We look for other ways to advance the kind of nonviolent education that will gradually render gun-control less necessary because we are becoming less violent as a people.
And we make this promise to ourselves: we will not, as Tim Wise warned us about resisting the bombing campaign in Afghanistan, let the war-makers or the gun-sellers accuse us of being "insufficiently patriotic and dangerously naïve."
No. It is far more idealistic to believe that a bombing campaign or an AR-15 will renovate a broken society than it is to suggest that we can and must refuse to co-operate with humiliation and the fear that rises from an NRA ad campaign.
And we refuse this humiliation now. Today. That is not naïve. That is realistic.
I am not calling for us to become Gandhi, nor am I asking that we develop comprehensive school curricula that introduce our children to the power of compassion and the futility of war—although we certainly need a Gandhi, and if you have such a school program, I want to see it.

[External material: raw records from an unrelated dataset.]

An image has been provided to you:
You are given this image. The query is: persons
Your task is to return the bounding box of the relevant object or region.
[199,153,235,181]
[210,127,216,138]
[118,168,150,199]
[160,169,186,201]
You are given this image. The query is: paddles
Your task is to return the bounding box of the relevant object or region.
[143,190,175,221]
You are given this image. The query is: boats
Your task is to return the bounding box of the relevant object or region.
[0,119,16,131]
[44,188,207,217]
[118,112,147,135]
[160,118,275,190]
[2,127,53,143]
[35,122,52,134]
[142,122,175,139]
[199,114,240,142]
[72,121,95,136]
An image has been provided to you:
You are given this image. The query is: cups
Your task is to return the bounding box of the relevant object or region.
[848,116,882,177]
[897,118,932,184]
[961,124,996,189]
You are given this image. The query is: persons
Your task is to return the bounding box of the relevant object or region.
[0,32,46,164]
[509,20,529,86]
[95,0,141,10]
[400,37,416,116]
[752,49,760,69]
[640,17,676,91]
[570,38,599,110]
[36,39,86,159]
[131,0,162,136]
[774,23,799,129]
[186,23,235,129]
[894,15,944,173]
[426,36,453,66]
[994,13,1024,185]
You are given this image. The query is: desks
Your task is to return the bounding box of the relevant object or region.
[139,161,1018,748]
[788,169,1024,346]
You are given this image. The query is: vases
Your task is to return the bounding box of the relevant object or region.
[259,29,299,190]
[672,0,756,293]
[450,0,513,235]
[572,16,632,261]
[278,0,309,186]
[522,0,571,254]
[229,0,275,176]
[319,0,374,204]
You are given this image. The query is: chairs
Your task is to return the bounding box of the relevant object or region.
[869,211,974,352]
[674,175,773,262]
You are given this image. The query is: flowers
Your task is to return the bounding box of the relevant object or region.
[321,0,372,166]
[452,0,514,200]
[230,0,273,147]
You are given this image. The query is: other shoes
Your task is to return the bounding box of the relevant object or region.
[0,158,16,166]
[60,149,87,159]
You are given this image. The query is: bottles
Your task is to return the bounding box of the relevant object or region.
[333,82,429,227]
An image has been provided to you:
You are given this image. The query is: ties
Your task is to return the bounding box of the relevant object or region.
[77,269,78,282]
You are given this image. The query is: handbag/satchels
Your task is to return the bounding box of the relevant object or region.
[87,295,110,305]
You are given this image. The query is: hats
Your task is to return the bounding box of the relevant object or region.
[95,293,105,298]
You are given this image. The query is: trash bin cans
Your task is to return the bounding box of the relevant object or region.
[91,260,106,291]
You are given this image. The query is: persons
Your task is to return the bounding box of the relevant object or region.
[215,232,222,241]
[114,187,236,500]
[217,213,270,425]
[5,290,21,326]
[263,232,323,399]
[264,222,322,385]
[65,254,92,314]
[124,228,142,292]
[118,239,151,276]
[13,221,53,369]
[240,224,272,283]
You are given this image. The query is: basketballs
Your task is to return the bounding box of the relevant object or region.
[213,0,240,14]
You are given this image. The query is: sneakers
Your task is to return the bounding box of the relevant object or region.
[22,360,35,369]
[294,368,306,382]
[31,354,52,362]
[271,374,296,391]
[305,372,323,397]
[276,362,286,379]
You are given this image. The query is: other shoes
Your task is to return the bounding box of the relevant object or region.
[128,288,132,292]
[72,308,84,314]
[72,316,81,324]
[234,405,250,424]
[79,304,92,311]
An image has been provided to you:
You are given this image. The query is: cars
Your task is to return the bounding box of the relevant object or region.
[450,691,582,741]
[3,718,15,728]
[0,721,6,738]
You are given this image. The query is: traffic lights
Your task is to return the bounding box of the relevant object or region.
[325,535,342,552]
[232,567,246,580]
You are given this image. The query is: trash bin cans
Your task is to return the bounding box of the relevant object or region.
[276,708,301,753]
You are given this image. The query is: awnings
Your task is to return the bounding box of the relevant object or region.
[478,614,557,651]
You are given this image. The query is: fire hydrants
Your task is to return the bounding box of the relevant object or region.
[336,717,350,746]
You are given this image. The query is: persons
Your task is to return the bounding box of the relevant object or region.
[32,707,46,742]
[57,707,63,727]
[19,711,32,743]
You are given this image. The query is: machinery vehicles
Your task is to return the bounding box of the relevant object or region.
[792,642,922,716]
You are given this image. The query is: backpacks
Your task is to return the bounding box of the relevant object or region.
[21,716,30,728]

I am asking only that each of us spend some time learning how to avoid humiliation. Maybe we can reform one habitual perception we have of another person, a perception that would humiliate her if she learned of it. And maybe, even more importantly, we can learn to reform those self-perceptions that we use to humiliate ourselves, when self-humiliation is the order of our days. I can't stop the drone strikes on Afghanistan alone, but I am the only one that can stop the analogous destruction within myself.
I need to get busy and do that.
So until the next legislative session rolls around in Arkansas, and the South loads its chambers for another surge of gun legislation, let's educate ourselves about these guns in our culture, of course, but let's also take the first step on the path of nonviolence.
Let's stop co-operating with anything, anywhere that humiliates our human dignity.